De la prédécouverte à l’exploration!

Lorsque j’ai commencé à créer le schéma de mots pour mieux qualifier nos services d’analyse numérique, le terme qui revenait le plus au sein de notre équipe était un mot tout simple : « exploration ». Nous explorions la prestation de services numériques au sein du gouvernement du Canada, en collaboration avec nos partenaires. De bien des façons, nous parcourions de nouveaux territoires, faisions de petites découvertes en chemin et guidions nos partenaires dans l’exploration de leurs propres services en posant sur ces derniers un regard nouveau.

À l’heure actuelle, nous nous adaptons au parcours numérique de nos nouveaux partenaires afin d’explorer les conditions de service numériques uniques qui leur sont propres. Les explorations ne mènent pas toujours à un autre partenariat, et il n’y a rien de mal à ça.

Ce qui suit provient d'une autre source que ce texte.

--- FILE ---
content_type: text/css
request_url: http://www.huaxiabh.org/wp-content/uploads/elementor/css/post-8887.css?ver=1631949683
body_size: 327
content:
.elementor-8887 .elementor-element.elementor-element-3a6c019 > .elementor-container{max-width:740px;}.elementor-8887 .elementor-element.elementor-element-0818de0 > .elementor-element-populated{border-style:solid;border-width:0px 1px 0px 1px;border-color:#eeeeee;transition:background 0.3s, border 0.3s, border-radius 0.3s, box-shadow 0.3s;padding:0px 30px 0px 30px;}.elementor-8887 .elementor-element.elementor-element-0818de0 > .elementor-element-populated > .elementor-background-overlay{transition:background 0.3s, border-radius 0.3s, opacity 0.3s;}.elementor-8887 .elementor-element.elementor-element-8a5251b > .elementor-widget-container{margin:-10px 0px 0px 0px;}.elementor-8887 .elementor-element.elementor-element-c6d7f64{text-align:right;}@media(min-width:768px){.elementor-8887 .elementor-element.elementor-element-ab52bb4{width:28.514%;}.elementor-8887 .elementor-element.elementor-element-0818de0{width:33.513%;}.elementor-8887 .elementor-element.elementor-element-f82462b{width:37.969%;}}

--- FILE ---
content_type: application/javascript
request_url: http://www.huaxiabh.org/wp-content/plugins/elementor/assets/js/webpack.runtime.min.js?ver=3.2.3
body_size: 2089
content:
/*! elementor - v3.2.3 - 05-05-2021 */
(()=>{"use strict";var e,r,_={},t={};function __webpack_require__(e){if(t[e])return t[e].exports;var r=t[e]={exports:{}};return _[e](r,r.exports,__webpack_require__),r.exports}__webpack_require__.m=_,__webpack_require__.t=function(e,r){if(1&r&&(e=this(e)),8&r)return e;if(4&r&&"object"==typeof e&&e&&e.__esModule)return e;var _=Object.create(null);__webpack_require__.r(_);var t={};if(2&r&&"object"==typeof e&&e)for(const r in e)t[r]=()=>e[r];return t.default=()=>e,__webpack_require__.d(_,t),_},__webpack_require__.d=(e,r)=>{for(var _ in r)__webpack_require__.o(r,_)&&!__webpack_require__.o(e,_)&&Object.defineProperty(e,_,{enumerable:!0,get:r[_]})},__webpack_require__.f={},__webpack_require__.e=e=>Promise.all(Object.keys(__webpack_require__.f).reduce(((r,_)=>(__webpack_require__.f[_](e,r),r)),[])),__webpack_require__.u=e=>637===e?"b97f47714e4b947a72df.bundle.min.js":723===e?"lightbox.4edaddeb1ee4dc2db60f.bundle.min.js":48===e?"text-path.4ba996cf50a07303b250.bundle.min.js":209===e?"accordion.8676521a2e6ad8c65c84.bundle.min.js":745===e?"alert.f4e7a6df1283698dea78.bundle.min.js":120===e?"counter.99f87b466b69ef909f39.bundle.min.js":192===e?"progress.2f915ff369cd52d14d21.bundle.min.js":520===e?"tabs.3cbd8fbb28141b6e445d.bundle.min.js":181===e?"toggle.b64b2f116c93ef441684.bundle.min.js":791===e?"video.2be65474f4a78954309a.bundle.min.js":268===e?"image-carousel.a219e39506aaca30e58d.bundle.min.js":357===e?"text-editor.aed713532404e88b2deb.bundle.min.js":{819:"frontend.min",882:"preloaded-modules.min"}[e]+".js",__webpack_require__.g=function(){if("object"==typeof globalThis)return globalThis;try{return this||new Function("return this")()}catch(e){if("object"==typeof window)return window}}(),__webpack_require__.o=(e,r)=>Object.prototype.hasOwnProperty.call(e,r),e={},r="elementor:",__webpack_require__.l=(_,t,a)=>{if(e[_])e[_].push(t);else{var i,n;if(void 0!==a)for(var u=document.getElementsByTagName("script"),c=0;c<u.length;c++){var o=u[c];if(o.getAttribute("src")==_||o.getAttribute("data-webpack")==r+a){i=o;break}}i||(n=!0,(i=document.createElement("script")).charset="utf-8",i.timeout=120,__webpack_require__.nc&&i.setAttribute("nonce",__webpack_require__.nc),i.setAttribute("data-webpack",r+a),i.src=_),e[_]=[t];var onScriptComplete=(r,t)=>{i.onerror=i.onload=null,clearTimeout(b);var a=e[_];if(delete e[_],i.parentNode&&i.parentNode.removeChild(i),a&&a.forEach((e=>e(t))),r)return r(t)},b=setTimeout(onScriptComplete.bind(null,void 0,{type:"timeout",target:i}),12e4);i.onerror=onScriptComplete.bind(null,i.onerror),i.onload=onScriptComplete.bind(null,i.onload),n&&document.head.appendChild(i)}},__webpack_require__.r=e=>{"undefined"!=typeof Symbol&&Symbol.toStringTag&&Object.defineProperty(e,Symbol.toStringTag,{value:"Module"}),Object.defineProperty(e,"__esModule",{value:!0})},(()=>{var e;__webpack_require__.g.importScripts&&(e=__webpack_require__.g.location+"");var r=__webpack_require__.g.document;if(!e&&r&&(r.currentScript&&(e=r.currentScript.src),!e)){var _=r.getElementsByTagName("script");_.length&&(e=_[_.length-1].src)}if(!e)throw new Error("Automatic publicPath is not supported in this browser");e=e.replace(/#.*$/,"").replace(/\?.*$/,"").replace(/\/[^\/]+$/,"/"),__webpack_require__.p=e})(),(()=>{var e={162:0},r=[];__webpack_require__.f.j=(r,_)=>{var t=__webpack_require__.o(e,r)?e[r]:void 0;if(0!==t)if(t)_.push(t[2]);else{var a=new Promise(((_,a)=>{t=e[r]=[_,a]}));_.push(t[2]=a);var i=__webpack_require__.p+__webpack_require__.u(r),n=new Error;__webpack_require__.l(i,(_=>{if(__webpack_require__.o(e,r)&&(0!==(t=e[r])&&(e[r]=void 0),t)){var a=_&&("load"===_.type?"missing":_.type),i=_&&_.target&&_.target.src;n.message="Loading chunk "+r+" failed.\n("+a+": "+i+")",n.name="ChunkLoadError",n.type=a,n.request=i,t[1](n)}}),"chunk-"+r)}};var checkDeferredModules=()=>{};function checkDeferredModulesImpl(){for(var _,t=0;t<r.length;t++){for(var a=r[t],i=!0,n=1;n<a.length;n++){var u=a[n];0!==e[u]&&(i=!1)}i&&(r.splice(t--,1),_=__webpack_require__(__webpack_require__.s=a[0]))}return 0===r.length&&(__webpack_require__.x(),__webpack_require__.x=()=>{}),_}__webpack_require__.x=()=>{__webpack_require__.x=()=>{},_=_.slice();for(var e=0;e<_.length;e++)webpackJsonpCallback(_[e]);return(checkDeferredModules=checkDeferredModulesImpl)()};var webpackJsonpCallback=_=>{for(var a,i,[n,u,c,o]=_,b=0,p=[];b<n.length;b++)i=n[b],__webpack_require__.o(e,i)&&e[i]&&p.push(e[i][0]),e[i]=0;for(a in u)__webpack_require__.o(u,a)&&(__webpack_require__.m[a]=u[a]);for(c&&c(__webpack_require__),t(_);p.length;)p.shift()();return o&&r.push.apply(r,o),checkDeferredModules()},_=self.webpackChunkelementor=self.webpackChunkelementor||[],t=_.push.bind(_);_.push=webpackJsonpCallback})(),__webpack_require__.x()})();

Pour résumer, si le nom d’un service n’est pas adapté et vous laisse perplexe, n’essayez pas de vous y faire : changez-le! Si vous ne discernez pas clairement le but d’un service d’après son nom, il y a de bonnes chances que votre public cible soit dans la même situation que vous, et ce, qu’il s’agisse de membres du public accédant aux services gouvernementaux ou de fonctionnaires cherchant de l’aide pour opérer des changements numériques!


Souhaitez-vous en apprendre davantage sur les techniques de conception de contenu? Ça tombe bien, nous avons quelques suggestions pour vous :

  • Le livre Everyday Information Architecture (« Architecture de l’information quotidienne »), par Lisa Maria Martin, est un excellent premier ouvrage pour vous lancer dans l’analyse de contenu ainsi que dans la catégorisation et l’organisation de l’information. Il vous permettra également d’en apprendre davantage sur la façon dont les gens comprennent les mots et les renseignements.

  • Si vous souhaitez en apprendre davantage sur la création de sens dans un contexte complexe, le livre d’Abby Covert How to Make Sense of Any Mess (« Trouver du sens à n’importe quel désordre ») est un excellent point de départ.

  • Dans son livre, Good Services: How to design services that work (« De bons services : comment concevoir des services fonctionnels », une œuvre incontournable pour les concepteur·rice·s de services publics), Lou Downe recommande d’utiliser un verbe comme nom de service. Cela permet d’indiquer ce que le service fait du point de vue de la personne qui en bénéficie. (Dans notre contexte bilingue, il était plus adapté d’employer un nom comportant le suffixe « -ation », lequel indique un processus. Parfois, cela présente en plus l’avantage d’être le même mot en français.